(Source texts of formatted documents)
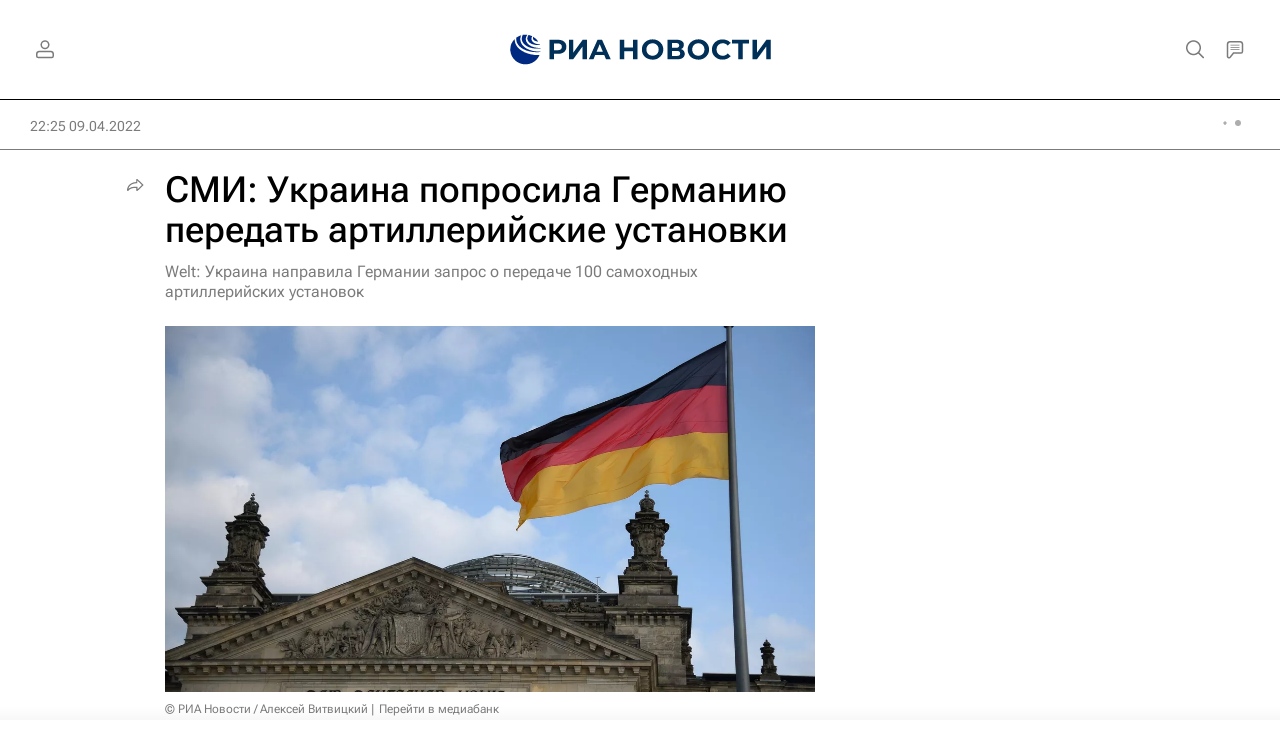

--- FILE ---
content_type: text/html
request_url: https://tns-counter.ru/nc01a**R%3Eundefined*rian_ru/ru/UTF-8/tmsec=rian_ru/957200150***
body_size: -71
content:
AA4B6F0A69731821X1769150497:AA4B6F0A69731821X1769150497

--- FILE ---
content_type: application/javascript
request_url: https://cdnn21.img.ria.ru/min/js/libs/jquery.iframe-transport.js?9d9dfc3cc
body_size: 732
content:
(function(b){"function"===typeof define&&define.amd?define(["jquery"],b):"object"===typeof exports?b(require("jquery")):b(window.jQuery)})(function(b){var l=0,h=b,g="parseJSON";"JSON"in window&&"parse"in JSON&&(h=JSON,g="parse");b.ajaxTransport("iframe",function(a){if(a.async){var k=a.initialIframeSrc||"javascript:false;",c,d,e;return{send:function(h,g){c=b('<form style="display:none;"></form>');c.attr("accept-charset",a.formAcceptCharset);e=/\?/.test(a.url)?"&":"?";"DELETE"===a.type?(a.url=a.url+
e+"_method=DELETE",a.type="POST"):"PUT"===a.type?(a.url=a.url+e+"_method=PUT",a.type="POST"):"PATCH"===a.type&&(a.url=a.url+e+"_method=PATCH",a.type="POST");l+=1;d=b('<iframe src="'+k+'" name="iframe-transport-'+l+'"></iframe>').bind("load",function(){var f,e=b.isArray(a.paramName)?a.paramName:[a.paramName];d.unbind("load").bind("load",function(){var a;try{if(a=d.contents(),!a.length||!a[0].firstChild)throw Error();}catch(m){a=void 0}g(200,"success",{iframe:a});b('<iframe src="'+k+'"></iframe>').appendTo(c);
window.setTimeout(function(){c.remove()},0)});c.prop("target",d.prop("name")).prop("action",a.url).prop("method",a.type);a.formData&&b.each(a.formData,function(a,d){b('<input type="hidden"/>').prop("name",d.name).val(d.value).appendTo(c)});a.fileInput&&a.fileInput.length&&"POST"===a.type&&(f=a.fileInput.clone(),a.fileInput.after(function(a){return f[a]}),a.paramName&&a.fileInput.each(function(c){b(this).prop("name",e[c]||a.paramName)}),c.append(a.fileInput).prop("enctype","multipart/form-data").prop("encoding",
"multipart/form-data"),a.fileInput.removeAttr("form"));c.submit();f&&f.length&&a.fileInput.each(function(a,c){var d=b(f[a]);b(c).prop("name",d.prop("name")).attr("form",d.attr("form"));d.replaceWith(c)})});c.append(d).appendTo(document.body)},abort:function(){d&&d.unbind("load").prop("src",k);c&&c.remove()}}}});b.ajaxSetup({converters:{"iframe text":function(a){return a&&b(a[0].body).text()},"iframe json":function(a){return a&&h[g](b(a[0].body).text())},"iframe html":function(a){return a&&b(a[0].body).html()},
"iframe xml":function(a){return(a=a&&a[0])&&b.isXMLDoc(a)?a:b.parseXML(a.XMLDocument&&a.XMLDocument.xml||b(a.body).html())},"iframe script":function(a){return a&&b.globalEval(b(a[0].body).text())}}})});
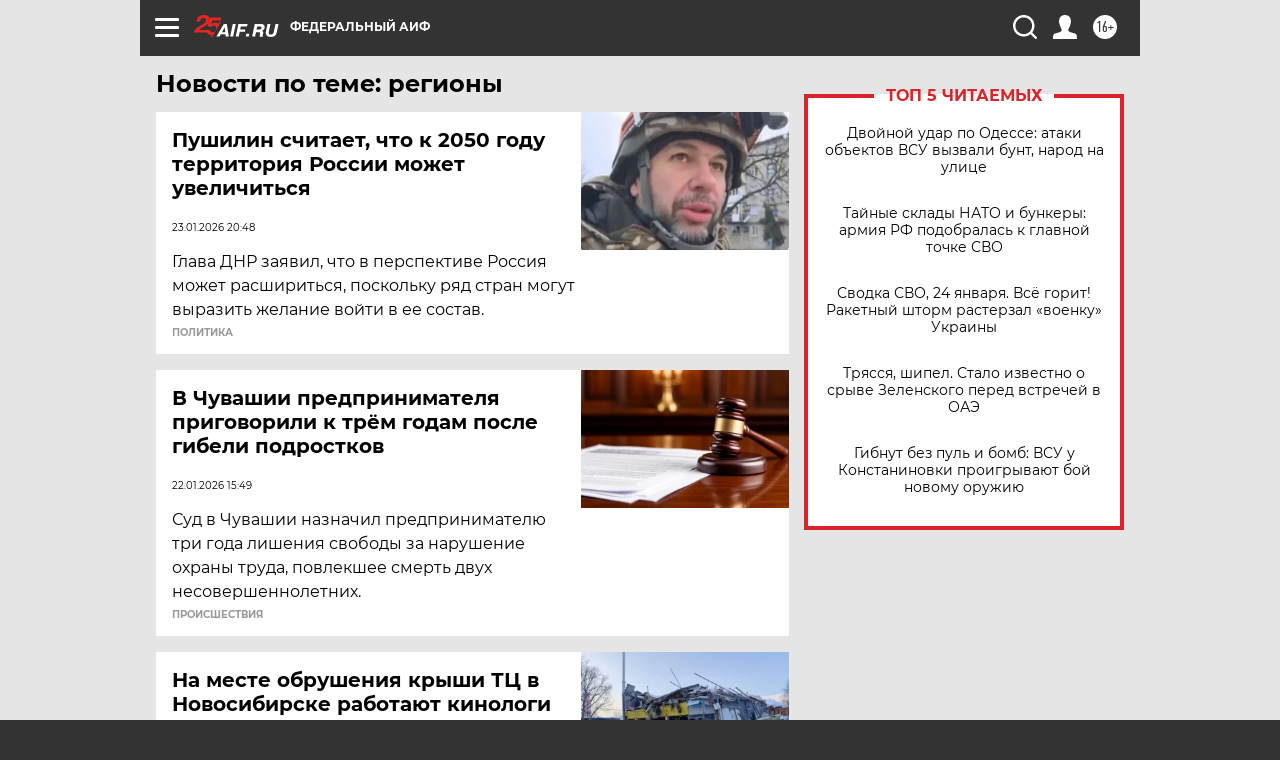

--- FILE ---
content_type: text/html
request_url: https://tns-counter.ru/nc01a**R%3Eundefined*aif_ru/ru/UTF-8/tmsec=aif_ru/739002008***
body_size: -71
content:
711F6E05697512EAX1769280234:711F6E05697512EAX1769280234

▶ [ACTION ITEM]: Produce the entries again, word for word, without any of their pictures.

▶ [ANSWER FOR THE TASK]:
--- FILE ---
content_type: text/html
request_url: https://tns-counter.ru/nc01a**R%3Eundefined*rian_ru/ru/UTF-8/tmsec=rian_ru/957200150***
body_size: -71
content:
AA4B6F0A69731821X1769150497:AA4B6F0A69731821X1769150497

--- FILE ---
content_type: application/javascript
request_url: https://cdnn21.img.ria.ru/min/js/libs/jquery.iframe-transport.js?9d9dfc3cc
body_size: 732
content:
(function(b){"function"===typeof define&&define.amd?define(["jquery"],b):"object"===typeof exports?b(require("jquery")):b(window.jQuery)})(function(b){var l=0,h=b,g="parseJSON";"JSON"in window&&"parse"in JSON&&(h=JSON,g="parse");b.ajaxTransport("iframe",function(a){if(a.async){var k=a.initialIframeSrc||"javascript:false;",c,d,e;return{send:function(h,g){c=b('<form style="display:none;"></form>');c.attr("accept-charset",a.formAcceptCharset);e=/\?/.test(a.url)?"&":"?";"DELETE"===a.type?(a.url=a.url+
e+"_method=DELETE",a.type="POST"):"PUT"===a.type?(a.url=a.url+e+"_method=PUT",a.type="POST"):"PATCH"===a.type&&(a.url=a.url+e+"_method=PATCH",a.type="POST");l+=1;d=b('<iframe src="'+k+'" name="iframe-transport-'+l+'"></iframe>').bind("load",function(){var f,e=b.isArray(a.paramName)?a.paramName:[a.paramName];d.unbind("load").bind("load",function(){var a;try{if(a=d.contents(),!a.length||!a[0].firstChild)throw Error();}catch(m){a=void 0}g(200,"success",{iframe:a});b('<iframe src="'+k+'"></iframe>').appendTo(c);
window.setTimeout(function(){c.remove()},0)});c.prop("target",d.prop("name")).prop("action",a.url).prop("method",a.type);a.formData&&b.each(a.formData,function(a,d){b('<input type="hidden"/>').prop("name",d.name).val(d.value).appendTo(c)});a.fileInput&&a.fileInput.length&&"POST"===a.type&&(f=a.fileInput.clone(),a.fileInput.after(function(a){return f[a]}),a.paramName&&a.fileInput.each(function(c){b(this).prop("name",e[c]||a.paramName)}),c.append(a.fileInput).prop("enctype","multipart/form-data").prop("encoding",
"multipart/form-data"),a.fileInput.removeAttr("form"));c.submit();f&&f.length&&a.fileInput.each(function(a,c){var d=b(f[a]);b(c).prop("name",d.prop("name")).attr("form",d.attr("form"));d.replaceWith(c)})});c.append(d).appendTo(document.body)},abort:function(){d&&d.unbind("load").prop("src",k);c&&c.remove()}}}});b.ajaxSetup({converters:{"iframe text":function(a){return a&&b(a[0].body).text()},"iframe json":function(a){return a&&h[g](b(a[0].body).text())},"iframe html":function(a){return a&&b(a[0].body).html()},
"iframe xml":function(a){return(a=a&&a[0])&&b.isXMLDoc(a)?a:b.parseXML(a.XMLDocument&&a.XMLDocument.xml||b(a.body).html())},"iframe script":function(a){return a&&b.globalEval(b(a[0].body).text())}}})});

--- FILE ---
content_type: text/html
request_url: https://tns-counter.ru/nc01a**R%3Eundefined*aif_ru/ru/UTF-8/tmsec=aif_ru/739002008***
body_size: -71
content:
711F6E05697512EAX1769280234:711F6E05697512EAX1769280234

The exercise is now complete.